— start Document extract —

While petitioner's case was pending in the Judicial District of Windham, the state made an offer to resolve petitioner's case with a recommended sentence of eight years to serve. Petitioner testified that he first learned that the state had made an offer to resolve the case by plea after the trial had started. His testimony was that during the trial he asked Attorney Harris why the state had not made any sort of a plea offer. It was petitioner's testimony that Attorney Harris replied, “I knew you wouldn't accept it, so I refused.” According to petitioner, this was the first time that he learned that an offer had been made. At the habeas trial, Attorney Harris was questioned by petitioner's attorney about the responsibilities of counsel concerning plea negotiations. Attorney Harris replied in part, “I would say a general responsibility to discuss with the client whatever offers were being made and also to convey to the prosecuting authority, the client position and factors that would hopefully make the prosecution either reduce the charges, reduce the severity of the requested penalty or dismiss the—nolle the case entirely.” Attorney Harris stated that he had a responsibility to make a recommendation to his client. In this regard he testified, “well, a general responsibility is to advise the client of what the State thinks they can prove, what supporting evidence they have, the likelihood of a jury's reaction to the charges, to the information that the State intends to put into evidence and some sort of ballpark estimate or probability of convictions.” Attorney Harris further testified that he had a responsibility to make a recommendation to petitioner as to what he should do in the case.
Attorney Harris testified at the habeas trial that he conveyed the State's offer to petitioner. He stated that petitioner rejected the offer because it involved too much time to serve. The attorney also stated that petitioner did not want to be a party to any plea negotiations. According to Attorney Harris, petitioner's position was that he did not commit the crime and was home minding his own business at the time the robbery took place. Attorney Harris testified that he felt that the State had a fairly strong case against petitioner. This was discussed with petitioner but, according to Attorney Harris, it was petitioner's belief that the State's witnesses were not credible and that a jury would not believe them. He was not going to plead guilty and go to prison for eight years.

— end Document extract —

Prompt 1:
Answer these questions about the habeas testimony passage:
(a) What sentence did the state's offer recommend?
(b) According to petitioner, what did Attorney Harris say when asked why the state had not made a plea offer?
(c) According to Attorney Harris, why did petitioner reject the offer?

— start Entries provided —

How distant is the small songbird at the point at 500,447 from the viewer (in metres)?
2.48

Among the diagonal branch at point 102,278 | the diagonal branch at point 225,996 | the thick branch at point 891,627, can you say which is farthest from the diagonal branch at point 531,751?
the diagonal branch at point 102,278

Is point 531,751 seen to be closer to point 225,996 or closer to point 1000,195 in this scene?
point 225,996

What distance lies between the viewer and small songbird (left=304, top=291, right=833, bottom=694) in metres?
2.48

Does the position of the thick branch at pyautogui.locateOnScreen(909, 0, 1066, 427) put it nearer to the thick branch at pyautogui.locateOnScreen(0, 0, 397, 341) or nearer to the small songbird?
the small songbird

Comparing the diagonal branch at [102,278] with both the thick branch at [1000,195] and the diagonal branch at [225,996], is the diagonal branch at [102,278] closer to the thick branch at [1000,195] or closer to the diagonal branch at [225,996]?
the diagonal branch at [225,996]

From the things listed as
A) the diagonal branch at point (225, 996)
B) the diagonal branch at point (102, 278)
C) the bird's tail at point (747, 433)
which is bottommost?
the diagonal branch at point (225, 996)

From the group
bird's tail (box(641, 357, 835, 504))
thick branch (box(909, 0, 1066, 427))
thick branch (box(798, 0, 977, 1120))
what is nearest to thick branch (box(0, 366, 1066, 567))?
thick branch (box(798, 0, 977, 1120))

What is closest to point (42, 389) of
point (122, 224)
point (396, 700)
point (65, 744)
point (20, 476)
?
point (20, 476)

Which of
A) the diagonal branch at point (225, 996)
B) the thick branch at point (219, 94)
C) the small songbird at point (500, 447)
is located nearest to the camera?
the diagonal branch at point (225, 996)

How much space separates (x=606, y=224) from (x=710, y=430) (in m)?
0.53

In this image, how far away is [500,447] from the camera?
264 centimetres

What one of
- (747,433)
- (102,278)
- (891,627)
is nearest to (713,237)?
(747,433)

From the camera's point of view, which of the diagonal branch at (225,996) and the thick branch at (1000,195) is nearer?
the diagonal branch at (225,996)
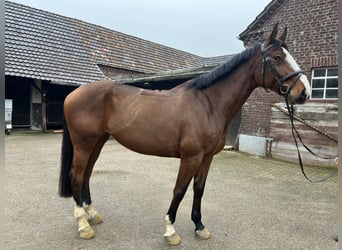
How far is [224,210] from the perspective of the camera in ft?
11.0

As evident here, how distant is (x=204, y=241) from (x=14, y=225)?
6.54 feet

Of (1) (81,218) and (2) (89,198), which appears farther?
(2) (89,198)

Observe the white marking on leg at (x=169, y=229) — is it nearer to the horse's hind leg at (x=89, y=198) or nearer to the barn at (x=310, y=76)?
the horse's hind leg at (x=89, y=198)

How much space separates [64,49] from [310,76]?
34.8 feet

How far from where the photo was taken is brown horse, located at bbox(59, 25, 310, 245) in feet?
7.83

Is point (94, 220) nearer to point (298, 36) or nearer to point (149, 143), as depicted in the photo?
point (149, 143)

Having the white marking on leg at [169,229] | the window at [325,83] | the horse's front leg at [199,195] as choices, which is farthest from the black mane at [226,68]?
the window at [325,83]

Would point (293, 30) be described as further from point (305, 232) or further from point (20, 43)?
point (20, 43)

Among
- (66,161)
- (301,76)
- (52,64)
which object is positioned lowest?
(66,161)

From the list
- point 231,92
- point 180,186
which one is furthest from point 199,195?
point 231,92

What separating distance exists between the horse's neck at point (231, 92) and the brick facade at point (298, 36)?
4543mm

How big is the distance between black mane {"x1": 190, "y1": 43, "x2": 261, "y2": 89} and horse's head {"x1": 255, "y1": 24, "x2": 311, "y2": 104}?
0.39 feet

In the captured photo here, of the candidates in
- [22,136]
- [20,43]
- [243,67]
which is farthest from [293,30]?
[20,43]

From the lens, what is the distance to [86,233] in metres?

— end Entries provided —
— start Entries provided —

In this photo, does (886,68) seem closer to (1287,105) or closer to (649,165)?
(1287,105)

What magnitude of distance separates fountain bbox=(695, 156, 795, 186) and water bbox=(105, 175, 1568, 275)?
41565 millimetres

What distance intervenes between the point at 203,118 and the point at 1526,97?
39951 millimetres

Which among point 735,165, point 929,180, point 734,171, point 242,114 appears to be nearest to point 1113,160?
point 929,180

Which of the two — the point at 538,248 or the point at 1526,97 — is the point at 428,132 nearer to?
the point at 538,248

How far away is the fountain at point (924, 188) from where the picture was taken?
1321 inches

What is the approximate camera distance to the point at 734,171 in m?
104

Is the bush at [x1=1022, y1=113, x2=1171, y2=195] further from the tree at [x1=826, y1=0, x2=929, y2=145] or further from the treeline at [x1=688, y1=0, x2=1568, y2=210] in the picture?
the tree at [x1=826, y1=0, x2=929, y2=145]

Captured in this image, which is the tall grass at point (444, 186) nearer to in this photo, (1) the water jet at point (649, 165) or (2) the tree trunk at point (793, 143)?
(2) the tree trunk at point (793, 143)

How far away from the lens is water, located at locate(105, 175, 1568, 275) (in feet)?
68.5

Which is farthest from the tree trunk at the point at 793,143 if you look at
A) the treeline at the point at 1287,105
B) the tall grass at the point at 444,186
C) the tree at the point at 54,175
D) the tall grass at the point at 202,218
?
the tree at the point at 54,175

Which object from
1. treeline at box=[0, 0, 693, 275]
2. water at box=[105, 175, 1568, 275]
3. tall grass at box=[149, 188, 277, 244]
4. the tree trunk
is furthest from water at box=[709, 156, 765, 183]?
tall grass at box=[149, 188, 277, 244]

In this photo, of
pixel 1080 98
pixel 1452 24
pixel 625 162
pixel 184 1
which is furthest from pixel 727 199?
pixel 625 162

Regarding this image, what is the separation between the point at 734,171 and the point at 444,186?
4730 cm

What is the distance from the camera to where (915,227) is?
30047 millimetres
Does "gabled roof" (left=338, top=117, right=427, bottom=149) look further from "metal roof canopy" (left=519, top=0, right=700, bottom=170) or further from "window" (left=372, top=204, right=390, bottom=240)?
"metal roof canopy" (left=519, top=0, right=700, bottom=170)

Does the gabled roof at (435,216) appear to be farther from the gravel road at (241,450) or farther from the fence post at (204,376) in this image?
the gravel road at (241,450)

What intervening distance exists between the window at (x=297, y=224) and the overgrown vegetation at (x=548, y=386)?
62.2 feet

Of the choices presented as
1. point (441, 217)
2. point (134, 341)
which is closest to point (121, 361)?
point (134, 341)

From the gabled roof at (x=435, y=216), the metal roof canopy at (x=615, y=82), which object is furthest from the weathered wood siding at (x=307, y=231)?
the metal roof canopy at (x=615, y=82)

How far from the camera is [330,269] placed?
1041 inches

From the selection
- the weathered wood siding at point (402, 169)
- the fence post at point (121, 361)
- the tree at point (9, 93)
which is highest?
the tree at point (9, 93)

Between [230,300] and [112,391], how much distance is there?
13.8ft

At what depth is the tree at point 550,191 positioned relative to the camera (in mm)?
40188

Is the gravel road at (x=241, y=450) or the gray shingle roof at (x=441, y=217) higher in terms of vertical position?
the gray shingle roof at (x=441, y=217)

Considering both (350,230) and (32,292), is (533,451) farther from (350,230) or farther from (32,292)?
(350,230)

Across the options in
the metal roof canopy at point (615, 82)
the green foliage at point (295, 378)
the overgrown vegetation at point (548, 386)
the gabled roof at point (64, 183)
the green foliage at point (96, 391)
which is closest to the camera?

— end Entries provided —
— start Entries provided —

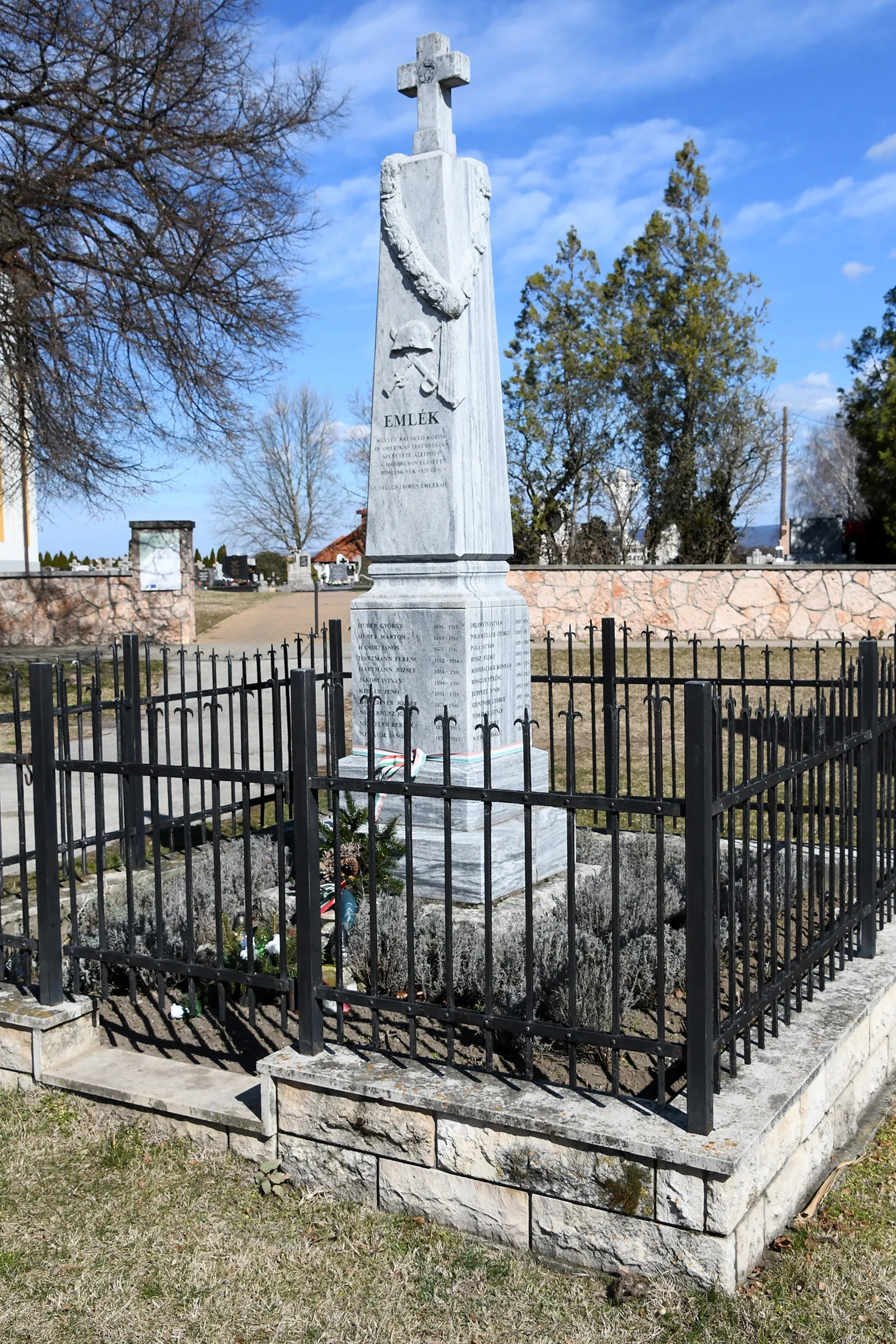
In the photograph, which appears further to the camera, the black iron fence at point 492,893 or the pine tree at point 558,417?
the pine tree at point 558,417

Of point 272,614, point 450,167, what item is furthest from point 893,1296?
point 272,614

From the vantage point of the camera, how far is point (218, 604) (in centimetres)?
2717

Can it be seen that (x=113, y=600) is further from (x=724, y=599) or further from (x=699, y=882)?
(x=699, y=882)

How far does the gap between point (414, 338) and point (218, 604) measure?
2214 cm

— end Entries provided —

Prompt 2: Render the lines of the listing between the one holding "How much space separates (x=606, y=224)" and the one holding "From the lens, what", inclusive, as a numbered list without blank lines. Leave the pictures out.

Exercise response 1:
(a) Eight years to serve.
(b) “I knew you wouldn't accept it, so I refused.”
(c) It involved too much time to serve.

Exercise response 2:
1. How much space separates (x=606, y=224) from (x=710, y=430) (in m)?
2. 0.53
3. In this image, how far away is [500,447] from the camera?
4. 264 centimetres
5. What one of
6. - (747,433)
7. - (102,278)
8. - (891,627)
9. is nearest to (713,237)?
10. (747,433)
11. From the camera's point of view, which of the diagonal branch at (225,996) and the thick branch at (1000,195) is nearer?
12. the diagonal branch at (225,996)
13. How far is [224,210] from the perspective of the camera in ft?
14. 11.0
15. As evident here, how distant is (x=204, y=241) from (x=14, y=225)?
16. 6.54 feet
17. Of (1) (81,218) and (2) (89,198), which appears farther?
18. (2) (89,198)
19. Observe the white marking on leg at (x=169, y=229) — is it nearer to the horse's hind leg at (x=89, y=198) or nearer to the barn at (x=310, y=76)?
20. the horse's hind leg at (x=89, y=198)
21. How much space separates [64,49] from [310,76]?
22. 34.8 feet
23. How far from where the photo was taken is brown horse, located at bbox(59, 25, 310, 245) in feet?
24. 7.83
25. Is point (94, 220) nearer to point (298, 36) or nearer to point (149, 143), as depicted in the photo?
26. point (149, 143)
27. Having the white marking on leg at [169,229] | the window at [325,83] | the horse's front leg at [199,195] as choices, which is farthest from the black mane at [226,68]?
28. the window at [325,83]
29. Would point (293, 30) be described as further from point (305, 232) or further from point (20, 43)?
30. point (20, 43)
31. Among
32. - (66,161)
33. - (301,76)
34. - (52,64)
35. which object is positioned lowest?
36. (66,161)
37. From the list
38. - point 231,92
39. - point 180,186
40. which one is furthest from point 199,195?
41. point 231,92
42. What separating distance exists between the horse's neck at point (231, 92) and the brick facade at point (298, 36)?
43. 4543mm
44. How big is the distance between black mane {"x1": 190, "y1": 43, "x2": 261, "y2": 89} and horse's head {"x1": 255, "y1": 24, "x2": 311, "y2": 104}?
45. 0.39 feet
46. In the captured photo here, of the candidates in
47. - [22,136]
48. - [20,43]
49. - [243,67]
50. which is farthest from [293,30]?
51. [20,43]
52. From the lens, what is the distance to [86,233] in metres?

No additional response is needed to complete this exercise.